Why np.hypot and np.subtract.outer very fast compared to vanilla broadcast ? Using Numba for speedup numpy in parallel for distance matrix calculation
First of all, d0
and d1
takes each 50000 x 30000 x 8 = 12 GB
which is pretty big. Make sure you have more than 100 GB of memory because this is what the whole script requires! This is a huge amount of memory. If you do not have enough memory, the operating system will use a storage device (eg. swap) to store excess data which is much slower. Actually, there is no reason Cell-4 is slower than Cell-3 and I guess that you already do not have enough memory to (fully) store d1
in RAM while d0
seems to fit (mostly) in memory. There is not difference on my machine when both can fit in RAM (one can also reverse the order of the operations to check this). This also explain why further operation tends to get slower.
That being said, Cells 8+9 are also slower because they create temporary arrays and need more memory passes to compute the result than Cells 3+4+5. Indeed, the expression np.sqrt(d0**2 + d1**2)
first compute d0**2
in memory resulting in a new 12 GB temporary array, then compute d1**2
resulting in another 12 GB temporary array, then perform the sum of the two temporary array to produce another new 12 GB temporary array, and finally compute the square-root resulting in another 12 GB temporary array. This can required up to 48 GB of memory and require 4 read-write memory-bound passes. This is not efficient and do not use the CPU/RAM efficiently (eg. CPU cache).

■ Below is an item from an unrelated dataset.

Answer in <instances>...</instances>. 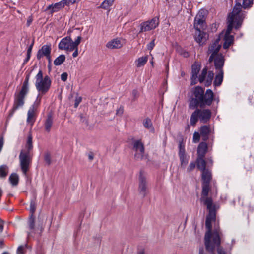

There is a much faster implementation consisting in doing the whole computation in 1 pass and in parallel using the Numba's JIT. Here is an example:
import numba as nb
@nb.njit(parallel=True)
def distanceMatrix(a, b):
res = np.empty((a.shape[0], b.shape[0]), dtype=a.dtype)
for i in nb.prange(a.shape[0]):
for j in range(b.shape[0]):
res[i, j] = np.sqrt((a[i, 0] - b[j, 0])**2 + (a[i, 1] - b[j, 1])**2)
return res
This implementation use 3 times less memory (only 12 GB) and is much faster than the one using subtract.outer
. Indeed, due to swapping, Cell 3+4+5 takes few minutes while this one takes 1.3 second!
The takeaway is that memory accesses are expensive as well as temporary array. One need to avoid using multiple passes in memory while working on huge buffers and take advantage of CPU caches when the computation performed is not trivial (for example by using array chunks).